Now he’s going on an extended expedition on the bottom of the earth to put a finer point on the age and origin of the Antarctic continent. He and fellow researchers from the U.S. and Australia will face sub-zero temperatures, crevasses, and 30 mph katabatic winds flowing off the ice cap. But in the samples of rock they collect, they might confirm that Antarctica used to be our neighbor on the supercontinent Rodinia, about 1 billion years ago. (Read more in the winter 2008 Washington State Magazine.)

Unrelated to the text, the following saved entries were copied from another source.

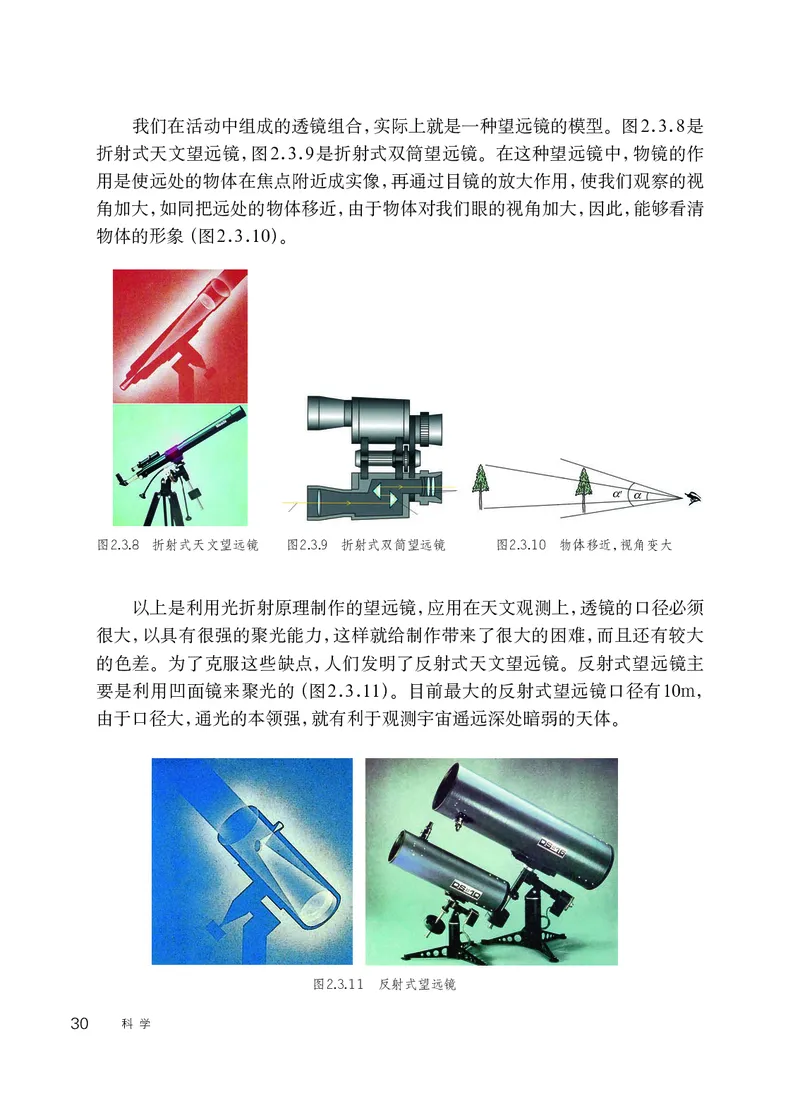 我们在活动中组成的透镜组合，实际上就是一种望远镜的模型。图2.3.8是折射式天文望远镜，图2.3.9是折射式双筒望远镜。在这种望远镜中，物镜的作用是使远处的物体在焦点附近成实像，再通过目镜的放大作用，使我们观察的视角加大，如同把远处的物体移近，由于物体对我们眼的视角加大，因此，能够看清物体的形象（图2.3.10）。

$\alpha'$ $\alpha$

图2.3.8　折射式天文望远镜　　图2.3.9　折射式双筒望远镜　　图2.3.10　物体移近，视角变大

以上是利用光折射原理制作的望远镜，应用在天文观测上，透镜的口径必须很大，以具有很强的聚光能力，这样就给制作带来了很大的困难，而且还有较大的色差。为了克服这些缺点，人们发明了反射式天文望远镜。反射式望远镜主要是利用凹面镜来聚光的（图2.3.11）。目前最大的反射式望远镜口径有10m，由于口径大，通光的本领强，就有利于观测宇宙遥远深处暗弱的天体。

DS-16

DS-10

图2.3.11　反射式望远镜

30　科学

“This will be quite an adventure and I am quite excited,” says Vervoort. “I am originally from northern Minnesota and have gone winter camping in temperatures colder than this, but haven’t been out in tents for six weeks before at these temperatures.”

Image courtesy of Michael Studinger, Lamont Doherty Earth Observatory

The mountains of Antarctica are difficult to study, lying for the most part several thousand feet beneath a sheet of ice. Radar has given researchers some idea of their contours, as seen in the exaggerated image above. Researchers on this trip, which is being led by the University of Minnesota-Duluth’s John Goodge, will collect rock from exposed areas and boulders encased in the ice. Vervoort will use his expertise in radiogenic isotopes and geochronology to date the rock and get a better idea about its origin.

Previous work on glacial rocks by Goodge, Vervoort, and an Australian colleague showed the materials were different from those found in outcrops near the surface. Moreover, the chemistry of the rocks was similar to those seen in North America, buttressing thinking from the early 1990s that Antarctica, Australia and North America were once next-door neighbors in Rodinia. The team on this trip hopes to clarify the geological composition for a large part of Antarctica and further test ideas about how the supercontinent puzzle fits together.